> _What to produce_: Look at the data below and print exactly the lines from its first line through the line with "Mountains sketch. Hand"; the pictures stay out of the copy.
(Data provided begins)
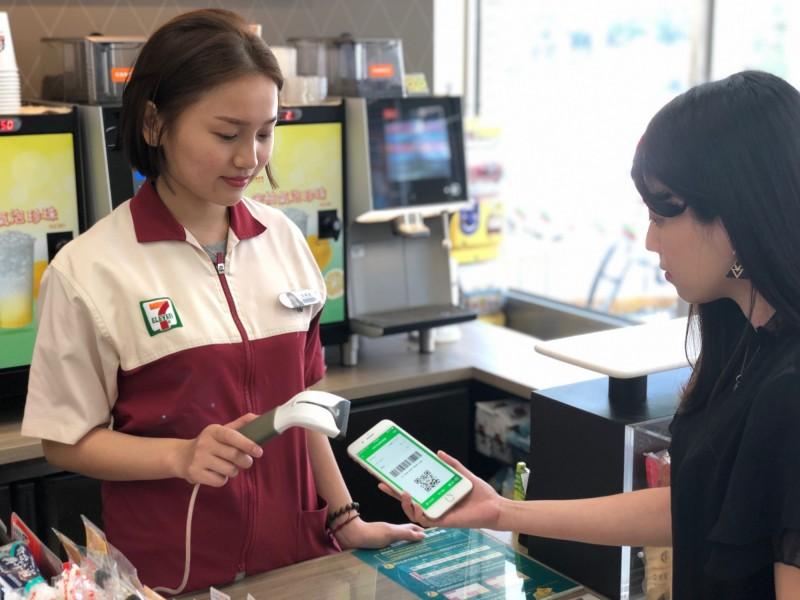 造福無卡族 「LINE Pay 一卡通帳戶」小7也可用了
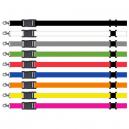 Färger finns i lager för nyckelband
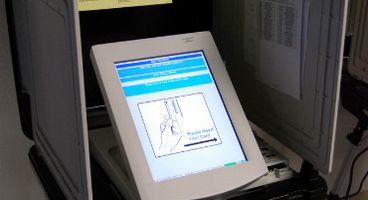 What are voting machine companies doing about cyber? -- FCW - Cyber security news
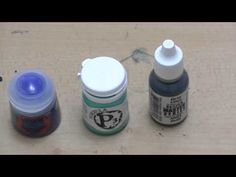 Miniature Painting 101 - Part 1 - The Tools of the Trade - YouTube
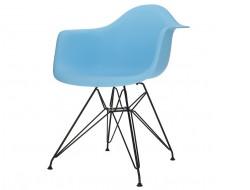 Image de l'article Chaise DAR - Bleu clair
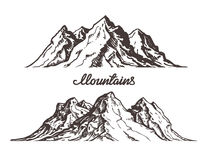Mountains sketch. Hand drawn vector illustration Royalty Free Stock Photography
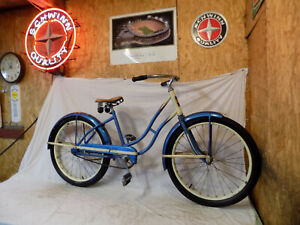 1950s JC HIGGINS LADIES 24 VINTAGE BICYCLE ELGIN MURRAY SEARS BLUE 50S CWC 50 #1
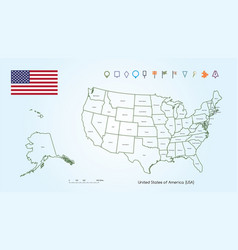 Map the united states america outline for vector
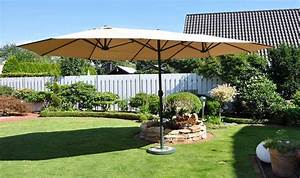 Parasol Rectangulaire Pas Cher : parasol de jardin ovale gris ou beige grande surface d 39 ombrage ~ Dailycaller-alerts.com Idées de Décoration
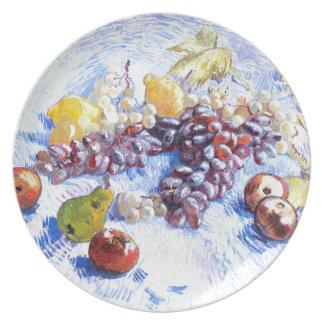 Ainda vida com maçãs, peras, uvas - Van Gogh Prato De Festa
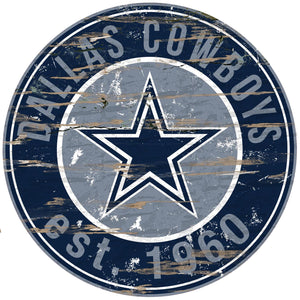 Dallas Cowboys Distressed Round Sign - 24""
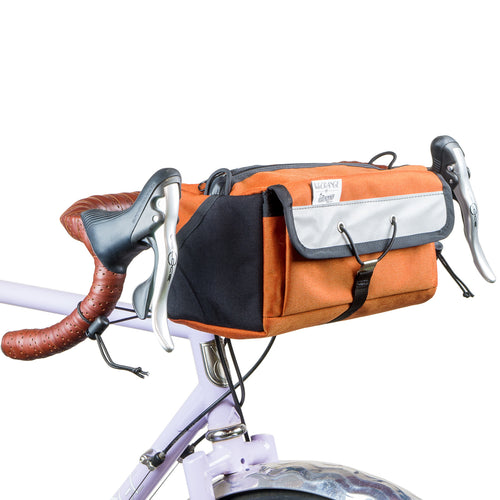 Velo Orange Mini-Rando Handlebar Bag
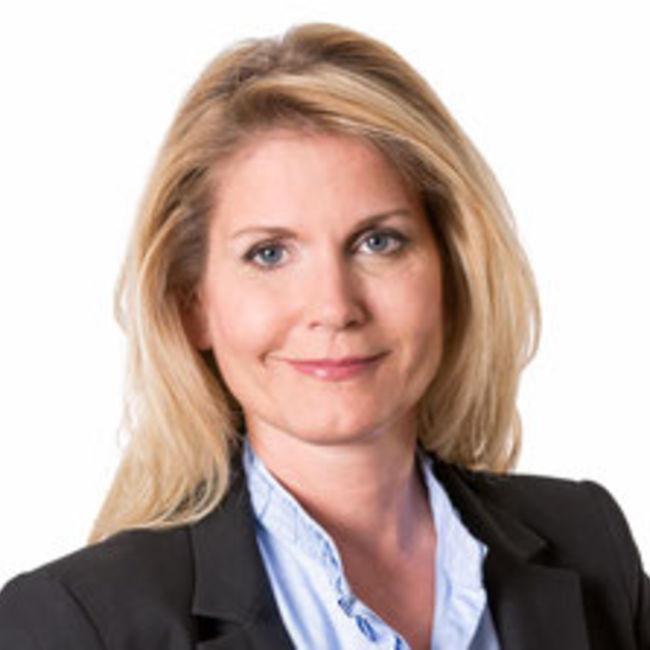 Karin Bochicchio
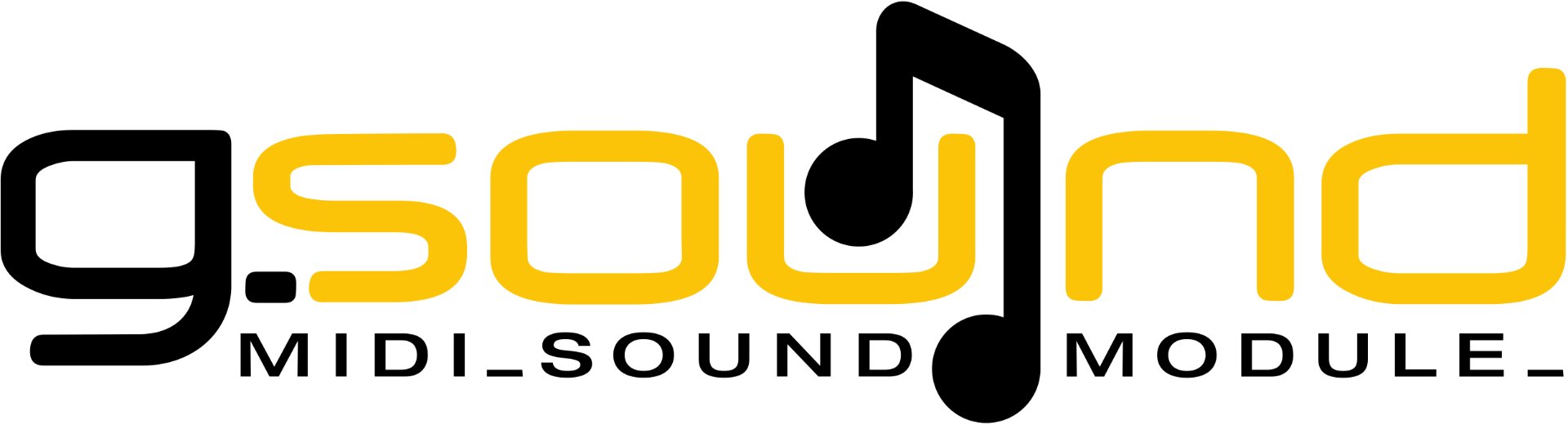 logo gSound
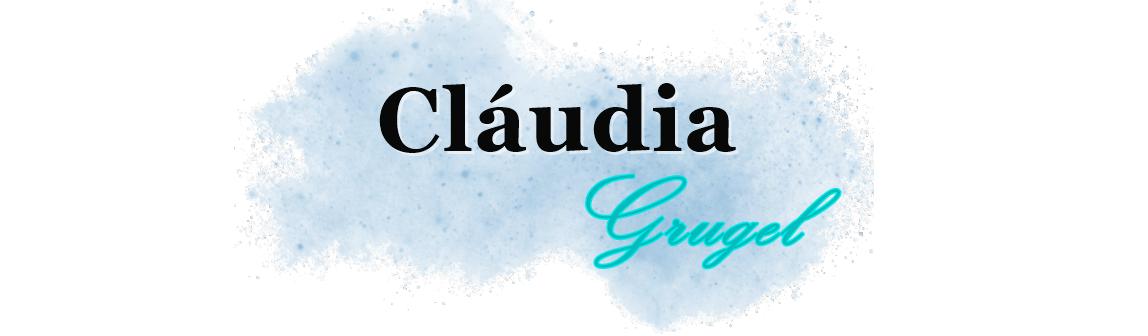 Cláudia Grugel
(Data provided ends)
> _Finished task_:
 造福無卡族 「LINE Pay 一卡通帳戶」小7也可用了
 Färger finns i lager för nyckelband
 What are voting machine companies doing about cyber? -- FCW - Cyber security news
 Miniature Painting 101 - Part 1 - The Tools of the Trade - YouTube
 Image de l'article Chaise DAR - Bleu clair
Mountains sketch. Hand drawn vector illustration Royalty Free Stock Photography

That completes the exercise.